Exercise requirements:
a) In the text on HER2 testing, when is FISH usually performed in breast cancer testing?
b) Reproduce word for word the part of the text on HER2 testing starting at "Fluorescence in situ hybridization (FISH) is" and ending at "or borderline results.".

Fluorescence in situ hybridization (FISH) for HER2

Fluorescence in situ hybridization (FISH) is a test used to examine cancer cells for extra copies of specific genes, such as HER2. In breast cancer testing, FISH is usually performed after the initial HER2 IHC test gives unclear or borderline results.

To perform a FISH test, pathologists use a small tissue sample from the tumour. They add special fluorescent probes to the tissue, which attach specifically to the HER2 genes inside the cancer cells. Under a microscope, these probes glow brightly, enabling pathologists to count the number of copies of the HER2 gene present in each cell.

Your pathology report will typically describe the results of the FISH test as either:

• Positive (Amplified): The cancer cells have extra copies of the HER2 gene. This is known as HER2-positive breast cancer. These cancers often grow more aggressively but typically respond well to targeted HER2 treatments, such as trastuzumab (Herceptin).

• Negative (Non-amplified): The cancer cells have a normal number of HER2 gene copies. This is called HER2-negative breast cancer, meaning targeted HER2 therapies are usually not helpful.

Sometimes the report may describe the exact number of gene copies per cell (for example, an average HER2 copy number or a HER2-to-chromosome ratio). These detailed numbers help pathologists and oncologists confirm the HER2 status accurately, guiding the choice of the most effective treatment for your specific cancer type.

Micropapillary features

Micropapillary features in invasive ductal carcinoma refer to a specific pattern of cancer growth seen under the microscope. The term “micropapillary” describes small clusters of tumour cells that appear to be floating in open spaces. These features are important because cancers with micropapillary features are more likely to invade nearby lymphatic vessels and spread to lymph nodes.

If more than 90% of the tumour shows micropapillary features, it is classified as invasive micropapillary carcinoma. This is considered a distinct type of breast cancer that may require specific treatment considerations.

Saved data entries
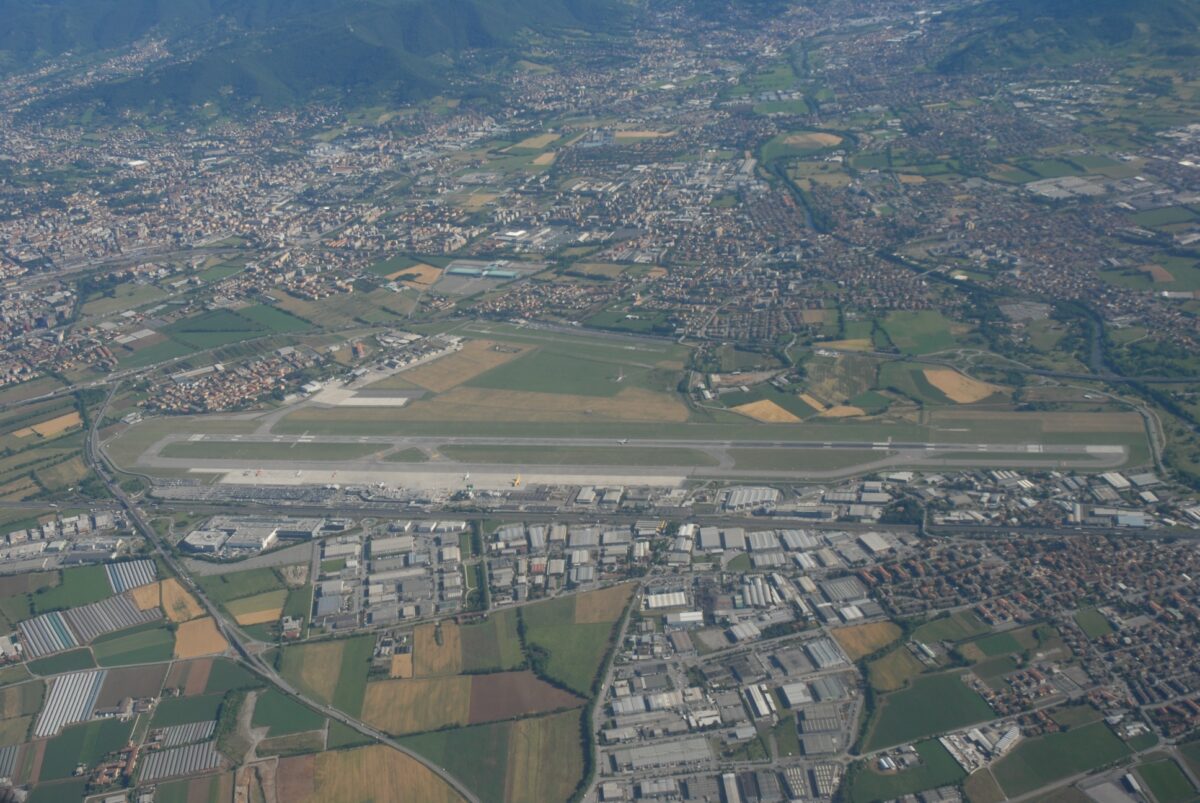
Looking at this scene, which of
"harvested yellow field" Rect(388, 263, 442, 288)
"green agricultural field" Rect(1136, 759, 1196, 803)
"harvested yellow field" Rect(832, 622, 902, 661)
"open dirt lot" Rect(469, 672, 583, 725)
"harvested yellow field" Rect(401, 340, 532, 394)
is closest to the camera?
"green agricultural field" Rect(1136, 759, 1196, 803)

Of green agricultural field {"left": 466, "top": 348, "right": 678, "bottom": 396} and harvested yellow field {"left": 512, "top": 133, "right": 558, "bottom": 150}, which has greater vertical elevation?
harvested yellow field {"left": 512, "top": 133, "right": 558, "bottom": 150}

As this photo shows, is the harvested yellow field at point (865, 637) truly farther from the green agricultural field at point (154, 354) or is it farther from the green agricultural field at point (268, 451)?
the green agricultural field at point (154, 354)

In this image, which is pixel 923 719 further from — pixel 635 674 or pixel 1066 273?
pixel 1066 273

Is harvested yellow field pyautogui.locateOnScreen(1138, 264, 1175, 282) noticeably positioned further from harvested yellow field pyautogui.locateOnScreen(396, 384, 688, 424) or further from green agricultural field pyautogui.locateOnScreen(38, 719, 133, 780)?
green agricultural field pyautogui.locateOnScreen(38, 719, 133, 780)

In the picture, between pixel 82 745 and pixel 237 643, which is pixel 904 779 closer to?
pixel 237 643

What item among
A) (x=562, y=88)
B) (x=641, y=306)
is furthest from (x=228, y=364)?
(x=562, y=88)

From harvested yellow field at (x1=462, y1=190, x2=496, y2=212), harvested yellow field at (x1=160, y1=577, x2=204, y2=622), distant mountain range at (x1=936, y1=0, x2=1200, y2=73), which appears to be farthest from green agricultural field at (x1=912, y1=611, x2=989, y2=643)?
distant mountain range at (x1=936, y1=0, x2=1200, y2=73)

Answers:
a) After the initial HER2 IHC test gives unclear or borderline results.

b)
Fluorescence in situ hybridization (FISH) is a test used to examine cancer cells for extra copies of specific genes, such as HER2. In breast cancer testing, FISH is usually performed after the initial HER2 IHC test gives unclear or borderline results.